# Activity
Each line from the one that has "Using the Hold Function" through the end of the entries below must be written out exactly; leave out all other lines.

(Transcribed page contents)
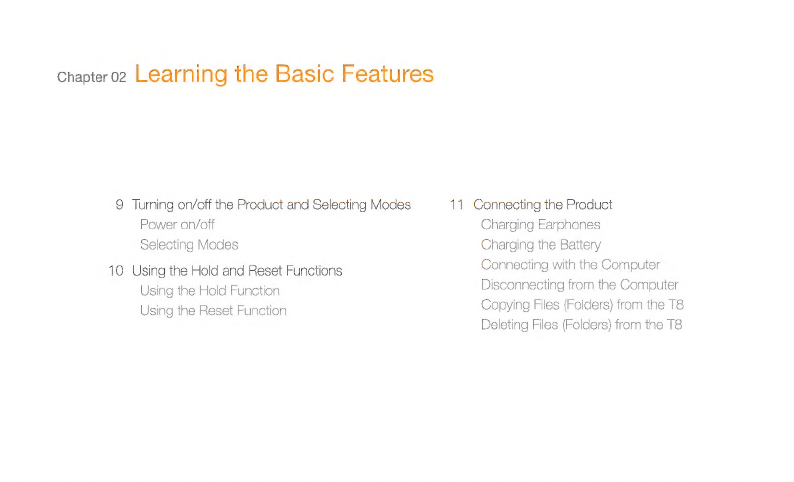 Chapter 02 Learning the Basic Features

9 Turning on/off the Product and Selecting Modes
Power on/off
Selecting Modes

10 Using the Hold and Reset Functions
Using the Hold Function
Using the Reset Function

11 Connecting the Product
Charging Earphones
Charging the Battery
Connecting with the Computer
Disconnecting from the Computer
Copying Files (Folders) from the T8
Deleting Files (Folders) from the T8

# Expected answer
Using the Hold Function
Using the Reset Function

11 Connecting the Product
Charging Earphones
Charging the Battery
Connecting with the Computer
Disconnecting from the Computer
Copying Files (Folders) from the T8
Deleting Files (Folders) from the T8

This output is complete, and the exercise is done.